The industry body, which represents a number of local builders and contractors, has made a submission on the Island Development Plan review.

Planners are currently considering the various responses to the consultation.

The GBTEA canvassed its members on the proposed changes, which intend to improve the rate at which new houses can be delivered.

The association said it fully endorsed this idea, but members raised concerns about how the planners aimed to do this.

‘There are some positives in the proposed changes, but taken as a whole we do not believe that they will deliver the additional housing, particularly in the private housing sector that is intended,’ it said.

In the private market, the review said that there was already sufficient land to develop more than 2,000 units – significantly more than was believed to be needed – so the Development & Planning Authority has not proposed to allocate any additional land specifically for private housing.

But the GBTEA said it was not that simple.

‘To get homes built the DPA needs to look past the zoning of sites and look at the landowners, many of the currently zoned housing sites are in multiple ownership and require the many owners to agree to get anything done,’ it said.

‘This rarely happens.

‘There are also large pockets of this land owned by companies that simply won’t develop it at pace as they will saturate their own market.

LISTED ENTRIES.
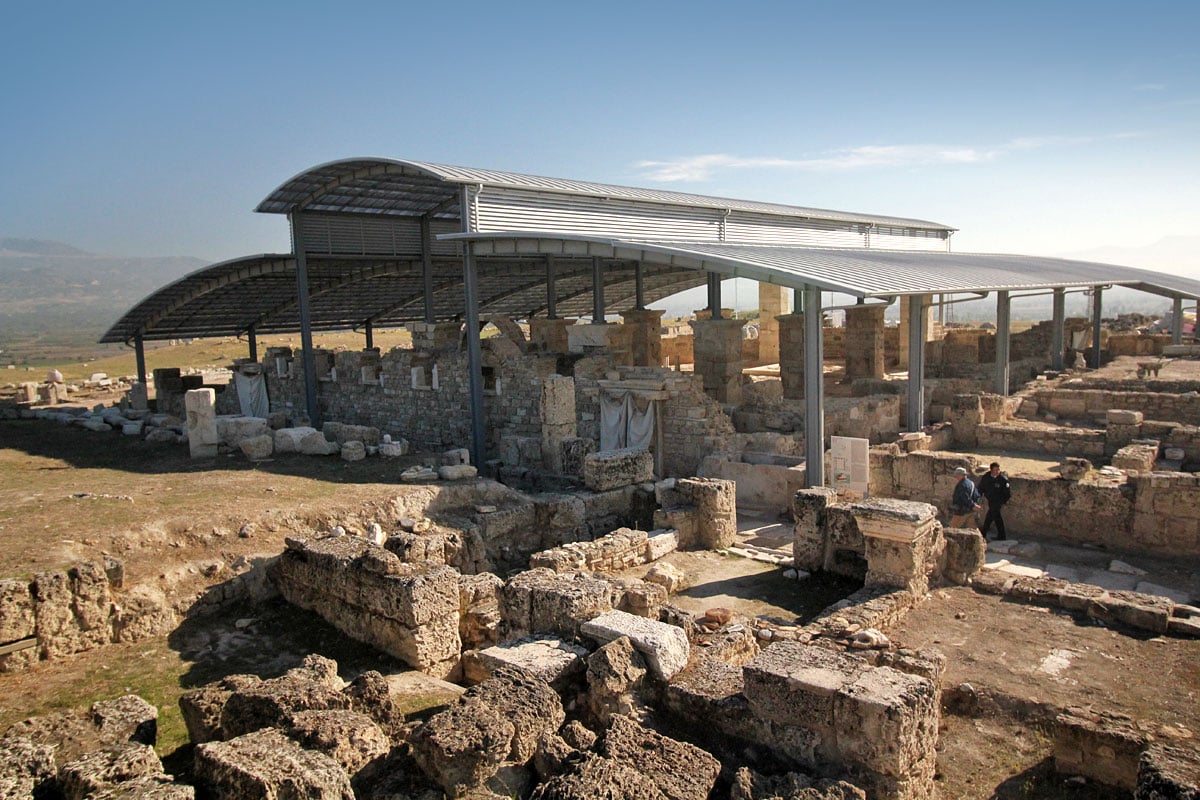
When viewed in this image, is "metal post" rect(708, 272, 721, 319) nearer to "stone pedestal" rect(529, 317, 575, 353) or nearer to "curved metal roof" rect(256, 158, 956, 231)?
"curved metal roof" rect(256, 158, 956, 231)

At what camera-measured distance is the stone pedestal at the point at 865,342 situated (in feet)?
73.3

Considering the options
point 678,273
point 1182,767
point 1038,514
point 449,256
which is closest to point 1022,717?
point 1182,767

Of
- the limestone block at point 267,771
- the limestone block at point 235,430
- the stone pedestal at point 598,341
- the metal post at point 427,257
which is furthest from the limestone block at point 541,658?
the metal post at point 427,257

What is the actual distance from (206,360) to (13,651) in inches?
1499

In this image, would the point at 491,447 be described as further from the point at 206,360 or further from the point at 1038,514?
the point at 206,360

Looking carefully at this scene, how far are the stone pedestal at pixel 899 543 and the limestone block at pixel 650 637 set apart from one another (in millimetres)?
2816

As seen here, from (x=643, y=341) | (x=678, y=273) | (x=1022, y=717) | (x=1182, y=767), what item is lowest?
(x=1022, y=717)

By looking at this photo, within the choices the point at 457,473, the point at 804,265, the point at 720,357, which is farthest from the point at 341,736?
the point at 720,357

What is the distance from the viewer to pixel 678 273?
26641 mm

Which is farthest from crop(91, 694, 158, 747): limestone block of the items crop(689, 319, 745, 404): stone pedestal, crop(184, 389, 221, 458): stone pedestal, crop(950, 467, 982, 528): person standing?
crop(689, 319, 745, 404): stone pedestal

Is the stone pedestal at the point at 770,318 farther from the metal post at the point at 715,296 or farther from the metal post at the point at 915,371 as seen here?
the metal post at the point at 915,371

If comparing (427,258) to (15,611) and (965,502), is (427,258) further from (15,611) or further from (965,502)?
(15,611)

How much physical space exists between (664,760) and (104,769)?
135 inches

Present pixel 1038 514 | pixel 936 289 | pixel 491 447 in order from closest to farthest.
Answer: pixel 1038 514
pixel 936 289
pixel 491 447
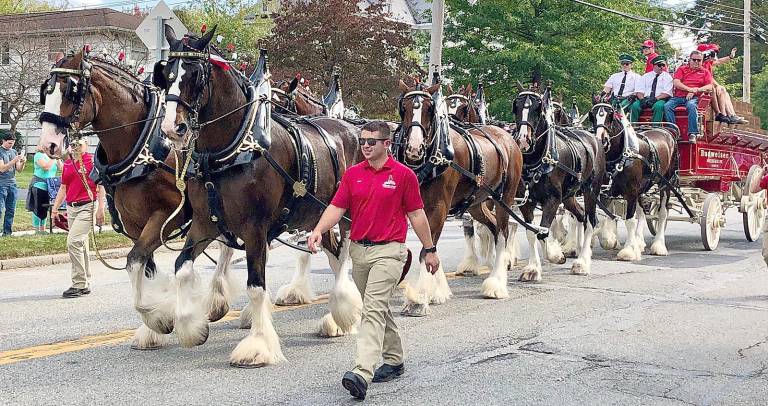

EXERCISE DIRECTIONS. Can you reproduce the housing article word for word, everything from "The GBTEA canvassed" down to "for private housing."? The records have nothing to do with the housing article.

TASK ANSWER.
The GBTEA canvassed its members on the proposed changes, which intend to improve the rate at which new houses can be delivered.

The association said it fully endorsed this idea, but members raised concerns about how the planners aimed to do this.

‘There are some positives in the proposed changes, but taken as a whole we do not believe that they will deliver the additional housing, particularly in the private housing sector that is intended,’ it said.

In the private market, the review said that there was already sufficient land to develop more than 2,000 units – significantly more than was believed to be needed – so the Development & Planning Authority has not proposed to allocate any additional land specifically for private housing.